=== Exercise data ===
----------

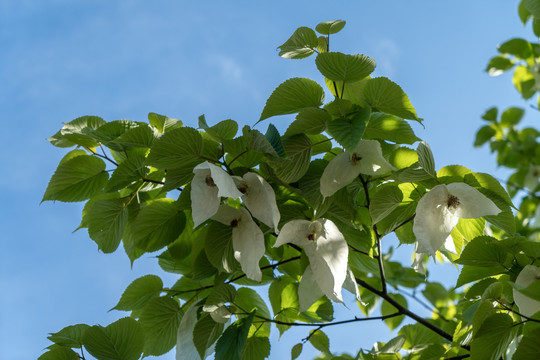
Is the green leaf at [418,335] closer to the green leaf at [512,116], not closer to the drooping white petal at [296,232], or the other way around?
the drooping white petal at [296,232]

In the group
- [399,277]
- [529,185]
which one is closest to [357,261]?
[399,277]

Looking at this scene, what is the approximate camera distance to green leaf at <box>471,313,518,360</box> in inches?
24.7

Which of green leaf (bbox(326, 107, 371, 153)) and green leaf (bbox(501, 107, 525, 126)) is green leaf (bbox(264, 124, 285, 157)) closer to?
green leaf (bbox(326, 107, 371, 153))

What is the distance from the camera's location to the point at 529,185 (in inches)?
78.6

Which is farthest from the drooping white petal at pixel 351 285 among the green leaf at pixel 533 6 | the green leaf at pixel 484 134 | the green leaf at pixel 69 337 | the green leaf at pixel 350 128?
the green leaf at pixel 484 134

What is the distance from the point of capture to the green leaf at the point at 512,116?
2236mm

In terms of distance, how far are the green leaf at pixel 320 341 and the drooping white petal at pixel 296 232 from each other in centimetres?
36

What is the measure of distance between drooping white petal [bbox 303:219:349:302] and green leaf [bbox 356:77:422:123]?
19cm

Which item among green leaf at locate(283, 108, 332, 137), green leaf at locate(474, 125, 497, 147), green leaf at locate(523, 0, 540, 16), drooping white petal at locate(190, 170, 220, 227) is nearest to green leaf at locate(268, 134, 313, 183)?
green leaf at locate(283, 108, 332, 137)

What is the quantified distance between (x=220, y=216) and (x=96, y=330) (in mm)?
274

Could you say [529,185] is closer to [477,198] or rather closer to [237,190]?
[477,198]

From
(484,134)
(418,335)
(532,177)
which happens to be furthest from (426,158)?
(484,134)

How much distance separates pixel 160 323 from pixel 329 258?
36 centimetres

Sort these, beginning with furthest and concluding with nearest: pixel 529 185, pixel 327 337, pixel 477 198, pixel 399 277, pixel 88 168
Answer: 1. pixel 529 185
2. pixel 399 277
3. pixel 327 337
4. pixel 88 168
5. pixel 477 198
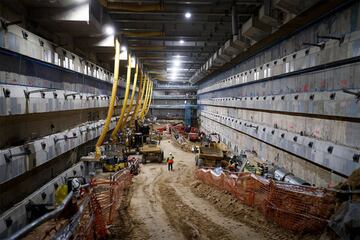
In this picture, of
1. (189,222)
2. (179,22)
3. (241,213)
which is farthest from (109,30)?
(241,213)

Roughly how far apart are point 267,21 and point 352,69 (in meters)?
3.68

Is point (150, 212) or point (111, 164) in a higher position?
point (111, 164)

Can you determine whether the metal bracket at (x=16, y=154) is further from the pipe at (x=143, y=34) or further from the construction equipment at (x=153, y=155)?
the construction equipment at (x=153, y=155)

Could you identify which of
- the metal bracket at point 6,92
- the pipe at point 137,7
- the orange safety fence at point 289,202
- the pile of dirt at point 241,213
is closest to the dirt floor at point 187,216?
the pile of dirt at point 241,213

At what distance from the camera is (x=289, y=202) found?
647 centimetres

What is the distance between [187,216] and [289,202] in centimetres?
287

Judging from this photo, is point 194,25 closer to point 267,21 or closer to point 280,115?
point 267,21

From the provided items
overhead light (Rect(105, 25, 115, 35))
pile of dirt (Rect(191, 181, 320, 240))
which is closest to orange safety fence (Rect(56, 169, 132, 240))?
pile of dirt (Rect(191, 181, 320, 240))

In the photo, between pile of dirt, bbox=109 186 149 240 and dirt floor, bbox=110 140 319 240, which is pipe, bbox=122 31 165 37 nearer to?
dirt floor, bbox=110 140 319 240

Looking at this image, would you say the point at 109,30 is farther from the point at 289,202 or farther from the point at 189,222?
the point at 289,202

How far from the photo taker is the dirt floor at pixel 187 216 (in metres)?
6.57

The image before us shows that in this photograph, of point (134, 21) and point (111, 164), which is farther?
point (111, 164)

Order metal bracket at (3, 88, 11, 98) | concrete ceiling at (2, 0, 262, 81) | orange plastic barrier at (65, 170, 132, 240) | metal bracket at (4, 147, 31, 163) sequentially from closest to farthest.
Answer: orange plastic barrier at (65, 170, 132, 240), metal bracket at (3, 88, 11, 98), metal bracket at (4, 147, 31, 163), concrete ceiling at (2, 0, 262, 81)

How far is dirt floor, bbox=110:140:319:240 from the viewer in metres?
6.57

----------

=== Your task ===
All the material shown above is to be copied exactly, with no pictures carried over.

=== Expected answer ===
Is the green leaf at [418,335] closer to the green leaf at [512,116], not closer to the drooping white petal at [296,232], or the other way around?
the drooping white petal at [296,232]

In the group
- [399,277]
- [529,185]
which one is closest to [357,261]?
[399,277]

Looking at this scene, what is the approximate camera distance to green leaf at <box>471,313,518,360</box> in inches?
24.7

Which of green leaf (bbox(326, 107, 371, 153)) and green leaf (bbox(501, 107, 525, 126)) is green leaf (bbox(264, 124, 285, 157)) closer to?
green leaf (bbox(326, 107, 371, 153))

What is the distance from the camera's location to the point at 529,185 (in inches)?
78.6

Which is farthest from the drooping white petal at pixel 351 285 among the green leaf at pixel 533 6 | the green leaf at pixel 484 134 | the green leaf at pixel 69 337 | the green leaf at pixel 350 128?
the green leaf at pixel 484 134

What is the distance from the point of capture to the green leaf at the point at 512,116?
2236mm

In terms of distance, how far are the green leaf at pixel 320 341 and the drooping white petal at pixel 296 232 from each other in centimetres?
36

What is the measure of distance between drooping white petal [bbox 303:219:349:302] and green leaf [bbox 356:77:422:123]?
19cm

Which item among green leaf at locate(283, 108, 332, 137), green leaf at locate(474, 125, 497, 147), green leaf at locate(523, 0, 540, 16), drooping white petal at locate(190, 170, 220, 227) is nearest to green leaf at locate(268, 134, 313, 183)?
green leaf at locate(283, 108, 332, 137)

What is the quantified distance between (x=220, y=216) and (x=96, y=330) (in mm)?
274

Could you say [529,185] is closer to [477,198] or rather closer to [237,190]?
[477,198]

From
(484,134)
(418,335)
(532,177)
which happens to be furthest from (426,158)?
(484,134)

How much distance separates pixel 160 323 from pixel 329 258?
36 centimetres

Sort these, beginning with furthest and concluding with nearest: pixel 529 185, pixel 327 337, pixel 477 198, pixel 399 277, pixel 88 168
Answer: 1. pixel 529 185
2. pixel 399 277
3. pixel 327 337
4. pixel 88 168
5. pixel 477 198
In this picture, of
1. (189,222)
2. (179,22)
3. (241,213)
which is farthest from (109,30)?
(241,213)

Roughly how far apart are point 267,21 and point 352,69 (in meters)?
3.68

Is point (150, 212) or point (111, 164) in a higher position?
point (111, 164)

Can you determine whether the metal bracket at (x=16, y=154) is further from the pipe at (x=143, y=34) or further from the construction equipment at (x=153, y=155)?
the construction equipment at (x=153, y=155)

Could you identify which of
- the metal bracket at point 6,92
- the pipe at point 137,7
- the orange safety fence at point 289,202
- the pile of dirt at point 241,213
is closest to the dirt floor at point 187,216?
the pile of dirt at point 241,213

At what distance from the camera is (x=289, y=202) found?
647 centimetres

What is the distance between [187,216] and [289,202] in centimetres?
287

Judging from this photo, is point 194,25 closer to point 267,21 or closer to point 280,115?
point 267,21

From the provided items
overhead light (Rect(105, 25, 115, 35))
pile of dirt (Rect(191, 181, 320, 240))
which is closest to orange safety fence (Rect(56, 169, 132, 240))?
pile of dirt (Rect(191, 181, 320, 240))

In the photo, between pile of dirt, bbox=109 186 149 240 and dirt floor, bbox=110 140 319 240, which is pipe, bbox=122 31 165 37 nearer to?
dirt floor, bbox=110 140 319 240

Looking at this image, would you say the point at 109,30 is farther from the point at 289,202 or farther from the point at 189,222?
the point at 289,202

How far from the photo taker is the dirt floor at pixel 187 216 (in metres)?
6.57

The image before us shows that in this photograph, of point (134, 21) and point (111, 164), which is farther?
point (111, 164)

Order metal bracket at (3, 88, 11, 98) | concrete ceiling at (2, 0, 262, 81) | orange plastic barrier at (65, 170, 132, 240) | metal bracket at (4, 147, 31, 163) sequentially from closest to farthest.
Answer: orange plastic barrier at (65, 170, 132, 240), metal bracket at (3, 88, 11, 98), metal bracket at (4, 147, 31, 163), concrete ceiling at (2, 0, 262, 81)

How far is dirt floor, bbox=110:140:319:240 from the viewer in metres?
6.57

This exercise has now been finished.